- TEXT SECTION
⁂

Filming the shroud replication for ‘Double Exposure’ in the Villa Vignamaggio in Tuscany
Filming the shroud replication for ‘Double Exposure’ in the Villa Vignamaggio in Tuscany


The ‘shroud’ image produced for Everyman, from a bust of the Roman Emperor Marcus Aurelius, seen here as it appears to the eye.
The ‘shroud’ image produced for Everyman, from a bust of the Roman Emperor Marcus Aurelius, seen here as it appears to the eye.


The replica Marcus Aurelius ‘shroud’ seen in photographic negative
The replica Marcus Aurelius ‘shroud’ seen in photographic negative

‘If I had to name just one book that sparked off the whole da Vinci craze, this would be it. This is the book that gave me the most food for thought.’
Javier Sierra, New York Times bestselling author of The Secret Supper

Turin Shroud: In Whose Image? is a book to which all the tabloid adjectives truly apply. It really is astonishing, gruesome, shocking and sensational. It even appears to be true.’
Washington Times

‘…a very convincing argument that could rewrite the history of photography and shroud Leonardo in even more mystique.’
Amateur Photographer


Originally Turin Shroud: In Whose Image? (1994), this was Lynn and Clive's first joint book, marking the start of their writing career. Now extensively updated and revised (2006), it has come full circle. Although always presenting compelling circumstantial evidence to link the alleged Holy Shroud of Turin with Leonardo da Vinci, at long last they present the first unassailable concrete evidence. There is no doubt at all now that da Vinci was involved with the Shroud.

⁂

- DATASET EXTRACT
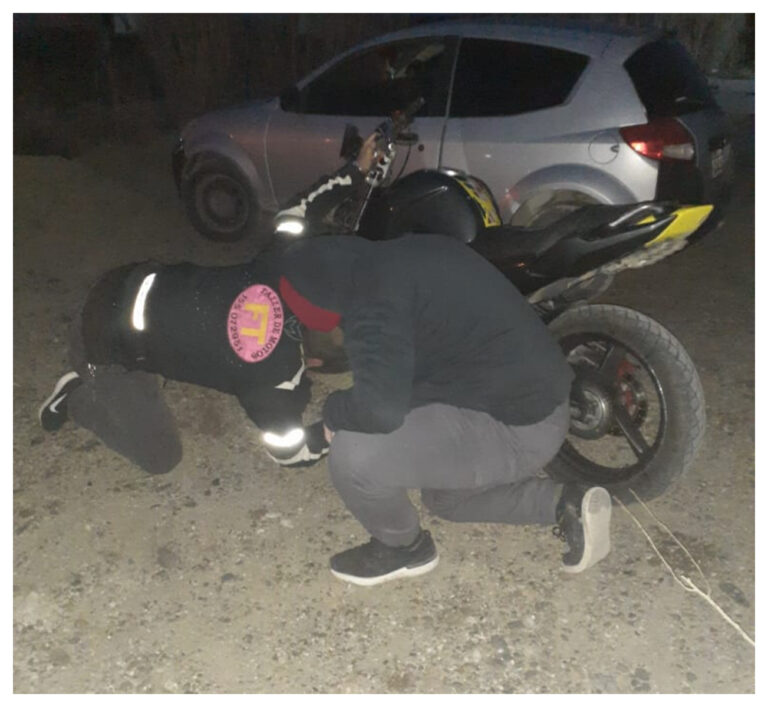 Realizaba maniobras peligrosas, lo detuvieron en un control y descubrieron que era una moto robada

⁂

- TASK TO CARRY OUT
Answer these questions using the text about the Turin Shroud book:
1. Where was the shroud replication filmed for ‘Double Exposure’?
2. A bust of which Roman emperor was used for the ‘shroud’ image made for Everyman?
3. In what year was the book first published as Turin Shroud: In Whose Image?
The lines above come from a different source.

- TASK OUTPUT
1. In the Villa Vignamaggio in Tuscany.
2. Marcus Aurelius.
3. 1994.